Passage provided ::
# Removing a Weird Ear Tag



## farmchick (Jun 19, 2011)

We bought my market lamb from a farmer who use metal ear tags. The kind that go aorund the bottom of the ear and back up. Kind of like a C shape. Anyway, as his ear is growing, its tearing a hole. Is there anyway I can take it out? It looks very painful, we are tryin to keep it clean, but we would like to take it our for the sheep, and for the show. Anyone else have this problem before?


----------



## aggieterpkatie (Jun 19, 2011)

I hate those metal tags with a passion.  Find some sharp nippers and cut it at the bend, and you can usually wiggle it and get it to come apart from where it connects in the ear.


----------



## Bossroo (Jun 20, 2011)

Ear tags are for identification purposes, not only for the farmer's use, but in case of a desease outbrake, the animal can be traced to the original herd and then that herd can be tested to stop the spread of the desease by the State Vets and the USDA. Also, most States have transportation regulations that require health certificates for animals traveling to shows and/or interstate travel and require individual identification for desease control. So, do not remove the ear tags.


----------



## aggieterpkatie (Jun 20, 2011)

If the metal ear tag is just a flock tag and not a Scrapie tag it would be fine to remove it.  If it's a Scrapie tag you can always contact the breeder and ask for another tag since this one is causing issues.  They might not want to give you one, but it wouldn't hurt to ask.  All that's important with a Scrapie tag is the farm ID number, individual animal number is not so important.  

And if it's just a flock tag, the owner can re-tag it with a different tag.


----------

Work instruction 1 ::
Transcribe the ear tag thread word for word, starting at "We bought my" and ending at "in the ear.".
Work instruction 2 ::
Summarize the ear tag thread in two sentences.
Work instruction 3 ::
List every distinct username that posts in the ear tag thread.

Source material ::
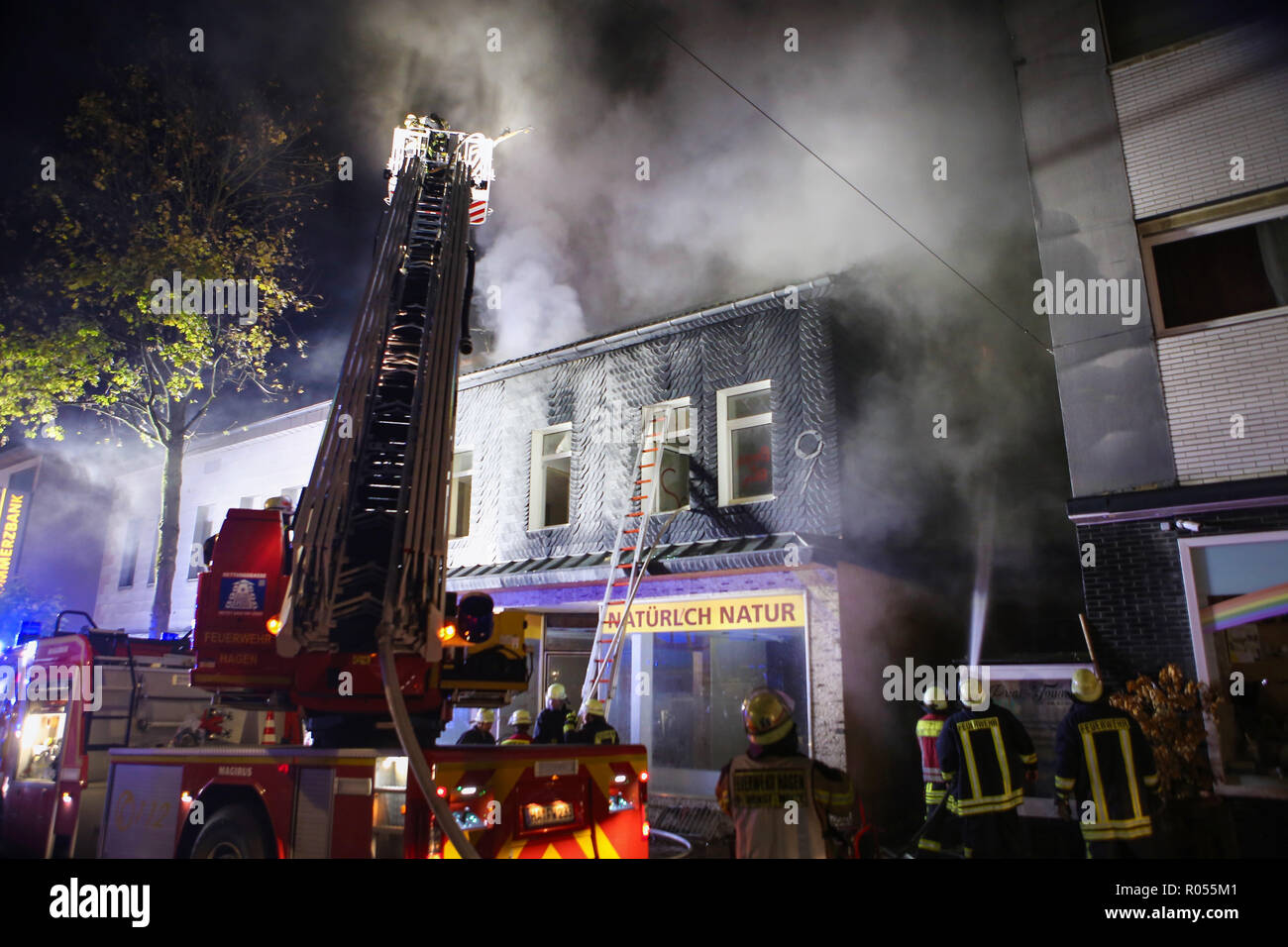 Hagen, Germany. 01st Nov, 2018. The fire department extinguishes a fire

Response area 1 ::
We bought my market lamb from a farmer who use metal ear tags. The kind that go aorund the bottom of the ear and back up. Kind of like a C shape. Anyway, as his ear is growing, its tearing a hole. Is there anyway I can take it out? It looks very painful, we are tryin to keep it clean, but we would like to take it our for the sheep, and for the show. Anyone else have this problem before?


----------



## aggieterpkatie (Jun 19, 2011)

I hate those metal tags with a passion.  Find some sharp nippers and cut it at the bend, and you can usually wiggle it and get it to come apart from where it connects in the ear.

Response area 2 ::
A forum member asks how to remove a C-shaped metal ear tag that is tearing a hole in a market lamb's growing ear, and one reply suggests cutting it at the bend with sharp nippers and wiggling it apart. Another reply says ear tags are needed for identification and tracing during outbreaks and should not be removed, while the first replier adds that a flock tag can be removed and replaced, and that the breeder can be asked for another tag if it is a Scrapie tag.

Response area 3 ::
farmchick
aggieterpkatie
Bossroo